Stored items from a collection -

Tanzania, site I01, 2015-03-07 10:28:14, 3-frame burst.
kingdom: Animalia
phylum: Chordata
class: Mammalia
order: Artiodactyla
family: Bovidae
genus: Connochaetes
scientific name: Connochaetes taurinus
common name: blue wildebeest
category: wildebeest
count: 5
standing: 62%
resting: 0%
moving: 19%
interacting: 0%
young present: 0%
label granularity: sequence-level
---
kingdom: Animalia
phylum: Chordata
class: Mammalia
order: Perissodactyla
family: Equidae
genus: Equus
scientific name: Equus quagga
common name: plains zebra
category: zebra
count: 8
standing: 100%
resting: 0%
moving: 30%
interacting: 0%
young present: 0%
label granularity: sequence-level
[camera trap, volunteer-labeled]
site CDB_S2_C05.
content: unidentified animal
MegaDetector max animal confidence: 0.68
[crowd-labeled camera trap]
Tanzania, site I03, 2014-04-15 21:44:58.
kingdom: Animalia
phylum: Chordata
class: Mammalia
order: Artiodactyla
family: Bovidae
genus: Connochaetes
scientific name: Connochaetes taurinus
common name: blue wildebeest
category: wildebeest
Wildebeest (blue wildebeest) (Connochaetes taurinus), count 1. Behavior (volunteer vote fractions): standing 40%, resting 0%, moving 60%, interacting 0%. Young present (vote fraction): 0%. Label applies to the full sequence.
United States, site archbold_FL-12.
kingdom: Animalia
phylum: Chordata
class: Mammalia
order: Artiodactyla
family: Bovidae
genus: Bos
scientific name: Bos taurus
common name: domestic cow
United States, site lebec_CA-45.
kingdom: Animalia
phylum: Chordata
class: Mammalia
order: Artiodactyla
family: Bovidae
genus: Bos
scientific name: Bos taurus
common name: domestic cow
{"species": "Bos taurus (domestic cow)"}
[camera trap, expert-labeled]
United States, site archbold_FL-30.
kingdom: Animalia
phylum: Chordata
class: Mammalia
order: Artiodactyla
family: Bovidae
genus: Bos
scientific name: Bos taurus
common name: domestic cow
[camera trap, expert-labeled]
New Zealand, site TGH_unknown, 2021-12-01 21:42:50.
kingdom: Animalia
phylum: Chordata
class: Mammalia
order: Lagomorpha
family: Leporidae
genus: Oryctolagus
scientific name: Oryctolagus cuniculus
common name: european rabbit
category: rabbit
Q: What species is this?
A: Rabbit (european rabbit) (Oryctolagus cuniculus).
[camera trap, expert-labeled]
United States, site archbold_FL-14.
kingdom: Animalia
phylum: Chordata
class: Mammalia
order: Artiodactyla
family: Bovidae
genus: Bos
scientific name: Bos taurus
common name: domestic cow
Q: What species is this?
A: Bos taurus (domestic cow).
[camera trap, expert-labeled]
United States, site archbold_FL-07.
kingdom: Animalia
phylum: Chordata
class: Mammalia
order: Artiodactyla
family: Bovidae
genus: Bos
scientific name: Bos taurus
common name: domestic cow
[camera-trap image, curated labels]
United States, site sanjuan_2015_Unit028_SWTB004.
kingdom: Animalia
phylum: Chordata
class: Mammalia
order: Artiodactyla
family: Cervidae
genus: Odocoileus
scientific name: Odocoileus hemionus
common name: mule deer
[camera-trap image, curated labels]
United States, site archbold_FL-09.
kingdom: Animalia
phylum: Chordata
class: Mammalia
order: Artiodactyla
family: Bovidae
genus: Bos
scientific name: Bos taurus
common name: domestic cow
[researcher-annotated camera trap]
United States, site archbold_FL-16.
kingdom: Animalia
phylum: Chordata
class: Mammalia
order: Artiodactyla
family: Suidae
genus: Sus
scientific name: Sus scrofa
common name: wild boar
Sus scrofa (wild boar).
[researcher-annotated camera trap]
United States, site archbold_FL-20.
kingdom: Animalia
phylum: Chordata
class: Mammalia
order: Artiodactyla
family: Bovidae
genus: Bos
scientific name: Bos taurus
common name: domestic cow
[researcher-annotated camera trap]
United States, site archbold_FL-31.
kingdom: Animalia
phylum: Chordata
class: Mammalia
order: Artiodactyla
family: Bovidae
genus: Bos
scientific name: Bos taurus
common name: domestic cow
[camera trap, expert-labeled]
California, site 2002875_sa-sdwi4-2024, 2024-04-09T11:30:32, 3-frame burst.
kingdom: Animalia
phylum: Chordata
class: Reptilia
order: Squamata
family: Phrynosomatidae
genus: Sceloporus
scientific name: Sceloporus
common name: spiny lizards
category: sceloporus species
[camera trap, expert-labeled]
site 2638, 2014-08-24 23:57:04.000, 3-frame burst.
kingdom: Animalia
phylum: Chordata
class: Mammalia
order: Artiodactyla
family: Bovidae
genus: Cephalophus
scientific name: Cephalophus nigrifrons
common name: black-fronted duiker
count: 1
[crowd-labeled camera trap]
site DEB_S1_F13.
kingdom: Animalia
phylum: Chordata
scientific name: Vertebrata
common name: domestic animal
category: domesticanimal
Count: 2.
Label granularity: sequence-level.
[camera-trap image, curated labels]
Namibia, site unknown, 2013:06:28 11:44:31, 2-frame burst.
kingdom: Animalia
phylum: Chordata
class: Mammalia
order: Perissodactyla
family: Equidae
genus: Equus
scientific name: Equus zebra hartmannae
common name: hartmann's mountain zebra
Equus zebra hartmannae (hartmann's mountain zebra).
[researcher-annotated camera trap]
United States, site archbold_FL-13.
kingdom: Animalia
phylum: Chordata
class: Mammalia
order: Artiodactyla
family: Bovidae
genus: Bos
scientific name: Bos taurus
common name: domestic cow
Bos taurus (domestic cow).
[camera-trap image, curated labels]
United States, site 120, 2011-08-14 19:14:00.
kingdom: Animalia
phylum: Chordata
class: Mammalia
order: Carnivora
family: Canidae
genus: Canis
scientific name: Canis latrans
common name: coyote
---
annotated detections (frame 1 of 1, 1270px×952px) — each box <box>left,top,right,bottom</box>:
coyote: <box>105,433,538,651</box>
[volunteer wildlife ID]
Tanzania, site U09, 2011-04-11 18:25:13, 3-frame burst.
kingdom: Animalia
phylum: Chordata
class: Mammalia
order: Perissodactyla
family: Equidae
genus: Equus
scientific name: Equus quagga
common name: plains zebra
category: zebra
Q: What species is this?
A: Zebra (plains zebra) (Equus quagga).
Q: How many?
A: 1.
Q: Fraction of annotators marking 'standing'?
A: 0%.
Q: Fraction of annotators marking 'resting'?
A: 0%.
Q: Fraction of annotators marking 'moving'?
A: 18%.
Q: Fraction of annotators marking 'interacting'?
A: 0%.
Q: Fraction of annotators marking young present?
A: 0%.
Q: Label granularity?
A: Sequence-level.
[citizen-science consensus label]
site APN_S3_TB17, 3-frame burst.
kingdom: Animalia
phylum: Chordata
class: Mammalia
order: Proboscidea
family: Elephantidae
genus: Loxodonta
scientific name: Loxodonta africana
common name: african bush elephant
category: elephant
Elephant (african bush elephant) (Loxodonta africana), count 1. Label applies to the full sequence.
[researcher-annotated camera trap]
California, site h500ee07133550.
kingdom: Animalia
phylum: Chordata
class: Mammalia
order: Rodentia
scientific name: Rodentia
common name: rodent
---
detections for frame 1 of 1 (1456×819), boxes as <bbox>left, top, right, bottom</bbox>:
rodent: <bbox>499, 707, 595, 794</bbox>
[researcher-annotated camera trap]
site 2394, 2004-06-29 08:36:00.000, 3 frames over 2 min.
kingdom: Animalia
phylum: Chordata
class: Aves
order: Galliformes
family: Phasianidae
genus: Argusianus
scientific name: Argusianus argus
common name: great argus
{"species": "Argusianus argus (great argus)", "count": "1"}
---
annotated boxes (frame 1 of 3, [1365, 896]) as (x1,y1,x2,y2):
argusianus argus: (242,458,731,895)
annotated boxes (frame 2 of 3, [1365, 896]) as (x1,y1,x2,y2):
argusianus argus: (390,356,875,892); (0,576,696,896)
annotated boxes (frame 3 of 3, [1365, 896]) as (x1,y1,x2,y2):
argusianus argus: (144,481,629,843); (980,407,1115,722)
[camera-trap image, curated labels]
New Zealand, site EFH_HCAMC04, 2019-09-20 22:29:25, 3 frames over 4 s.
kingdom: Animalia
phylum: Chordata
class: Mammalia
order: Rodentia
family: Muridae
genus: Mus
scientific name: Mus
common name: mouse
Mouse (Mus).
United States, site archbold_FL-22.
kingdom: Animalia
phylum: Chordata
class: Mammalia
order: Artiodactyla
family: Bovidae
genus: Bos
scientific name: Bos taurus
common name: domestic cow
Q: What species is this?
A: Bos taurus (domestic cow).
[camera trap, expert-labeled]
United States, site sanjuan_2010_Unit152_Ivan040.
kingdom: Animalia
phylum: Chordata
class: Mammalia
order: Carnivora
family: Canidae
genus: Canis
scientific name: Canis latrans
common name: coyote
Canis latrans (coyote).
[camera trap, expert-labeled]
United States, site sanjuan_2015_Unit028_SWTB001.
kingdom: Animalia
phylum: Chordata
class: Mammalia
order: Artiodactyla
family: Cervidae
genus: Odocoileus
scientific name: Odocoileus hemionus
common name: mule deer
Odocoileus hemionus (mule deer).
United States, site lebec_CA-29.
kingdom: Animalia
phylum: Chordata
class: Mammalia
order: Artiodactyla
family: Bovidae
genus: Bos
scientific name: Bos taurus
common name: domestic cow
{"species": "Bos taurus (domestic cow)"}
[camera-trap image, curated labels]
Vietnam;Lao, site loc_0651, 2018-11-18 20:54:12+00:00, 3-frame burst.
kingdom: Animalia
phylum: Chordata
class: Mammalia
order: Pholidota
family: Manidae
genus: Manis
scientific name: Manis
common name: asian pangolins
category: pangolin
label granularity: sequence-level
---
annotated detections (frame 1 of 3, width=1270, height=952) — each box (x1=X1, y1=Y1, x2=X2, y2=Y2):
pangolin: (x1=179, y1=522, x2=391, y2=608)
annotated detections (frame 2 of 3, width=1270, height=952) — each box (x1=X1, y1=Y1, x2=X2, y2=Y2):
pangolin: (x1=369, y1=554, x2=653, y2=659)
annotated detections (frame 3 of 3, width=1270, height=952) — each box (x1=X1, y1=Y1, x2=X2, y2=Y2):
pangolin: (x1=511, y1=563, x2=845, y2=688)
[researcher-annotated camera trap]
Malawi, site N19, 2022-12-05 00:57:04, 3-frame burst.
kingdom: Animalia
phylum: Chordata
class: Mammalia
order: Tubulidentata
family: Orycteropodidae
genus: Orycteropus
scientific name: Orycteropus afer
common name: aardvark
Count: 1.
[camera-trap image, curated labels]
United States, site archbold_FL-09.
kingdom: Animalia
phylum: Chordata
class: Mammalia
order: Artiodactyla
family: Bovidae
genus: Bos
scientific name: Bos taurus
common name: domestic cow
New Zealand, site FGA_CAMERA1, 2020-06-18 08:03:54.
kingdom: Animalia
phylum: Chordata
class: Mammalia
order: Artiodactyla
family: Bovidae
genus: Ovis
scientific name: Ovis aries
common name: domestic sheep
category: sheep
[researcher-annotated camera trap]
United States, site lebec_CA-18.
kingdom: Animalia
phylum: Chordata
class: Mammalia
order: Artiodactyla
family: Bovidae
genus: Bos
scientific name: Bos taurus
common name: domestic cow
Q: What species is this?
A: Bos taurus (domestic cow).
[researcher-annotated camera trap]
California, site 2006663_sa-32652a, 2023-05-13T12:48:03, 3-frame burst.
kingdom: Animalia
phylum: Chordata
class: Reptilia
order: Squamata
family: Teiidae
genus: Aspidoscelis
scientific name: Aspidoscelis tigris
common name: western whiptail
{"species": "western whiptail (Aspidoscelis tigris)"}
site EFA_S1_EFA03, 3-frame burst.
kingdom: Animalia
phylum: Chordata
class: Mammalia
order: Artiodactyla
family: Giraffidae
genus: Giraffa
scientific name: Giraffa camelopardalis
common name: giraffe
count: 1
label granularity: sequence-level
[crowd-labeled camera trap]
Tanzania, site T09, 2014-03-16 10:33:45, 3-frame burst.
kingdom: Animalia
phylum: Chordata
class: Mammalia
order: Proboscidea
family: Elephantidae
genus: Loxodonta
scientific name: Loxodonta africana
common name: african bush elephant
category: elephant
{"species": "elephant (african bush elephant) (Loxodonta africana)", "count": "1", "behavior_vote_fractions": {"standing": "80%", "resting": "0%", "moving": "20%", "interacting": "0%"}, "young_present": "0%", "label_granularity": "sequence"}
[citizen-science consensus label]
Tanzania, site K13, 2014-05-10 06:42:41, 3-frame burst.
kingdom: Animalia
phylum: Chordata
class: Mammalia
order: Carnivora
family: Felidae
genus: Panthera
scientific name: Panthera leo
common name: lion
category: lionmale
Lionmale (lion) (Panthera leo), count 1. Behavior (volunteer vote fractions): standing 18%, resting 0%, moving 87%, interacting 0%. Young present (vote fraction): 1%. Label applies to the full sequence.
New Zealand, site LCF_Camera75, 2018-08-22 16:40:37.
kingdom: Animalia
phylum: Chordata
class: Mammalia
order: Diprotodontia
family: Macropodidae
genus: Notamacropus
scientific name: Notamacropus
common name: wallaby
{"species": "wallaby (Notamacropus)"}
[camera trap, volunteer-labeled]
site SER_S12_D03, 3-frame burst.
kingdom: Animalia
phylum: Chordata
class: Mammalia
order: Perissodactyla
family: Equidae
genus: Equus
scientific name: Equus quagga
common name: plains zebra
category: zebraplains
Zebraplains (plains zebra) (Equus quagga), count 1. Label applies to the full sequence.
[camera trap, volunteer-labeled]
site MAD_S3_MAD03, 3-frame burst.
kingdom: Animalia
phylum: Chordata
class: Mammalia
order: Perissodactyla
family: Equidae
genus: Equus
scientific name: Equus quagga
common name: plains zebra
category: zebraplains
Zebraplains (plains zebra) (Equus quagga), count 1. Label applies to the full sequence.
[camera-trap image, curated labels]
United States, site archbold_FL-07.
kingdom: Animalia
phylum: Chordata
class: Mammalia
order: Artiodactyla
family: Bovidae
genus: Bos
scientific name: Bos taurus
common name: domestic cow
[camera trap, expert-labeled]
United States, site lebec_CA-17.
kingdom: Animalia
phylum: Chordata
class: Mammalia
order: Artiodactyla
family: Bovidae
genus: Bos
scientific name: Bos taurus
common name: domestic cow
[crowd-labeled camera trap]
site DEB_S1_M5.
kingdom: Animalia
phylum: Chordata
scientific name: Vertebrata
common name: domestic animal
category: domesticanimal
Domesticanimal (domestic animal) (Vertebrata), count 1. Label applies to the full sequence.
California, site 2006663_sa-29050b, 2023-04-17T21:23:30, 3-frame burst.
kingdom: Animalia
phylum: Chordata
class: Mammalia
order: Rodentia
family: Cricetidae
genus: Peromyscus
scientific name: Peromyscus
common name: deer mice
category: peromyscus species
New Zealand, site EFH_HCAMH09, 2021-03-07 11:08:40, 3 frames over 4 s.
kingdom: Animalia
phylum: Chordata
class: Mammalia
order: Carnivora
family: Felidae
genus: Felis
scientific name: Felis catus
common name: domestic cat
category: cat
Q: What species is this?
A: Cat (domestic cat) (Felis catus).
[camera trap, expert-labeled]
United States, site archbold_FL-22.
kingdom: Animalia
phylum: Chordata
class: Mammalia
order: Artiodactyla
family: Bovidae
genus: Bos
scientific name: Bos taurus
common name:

ABOUT THIS TASK - Write out every line, unchanged, from the one containing "genus: Felis" through the closing line of the data.

SOLUTION -
genus: Felis
scientific name: Felis catus
common name: domestic cat
category: cat
Q: What species is this?
A: Cat (domestic cat) (Felis catus).
[camera trap, expert-labeled]
United States, site archbold_FL-22.
kingdom: Animalia
phylum: Chordata
class: Mammalia
order: Artiodactyla
family: Bovidae
genus: Bos
scientific name: Bos taurus
common name:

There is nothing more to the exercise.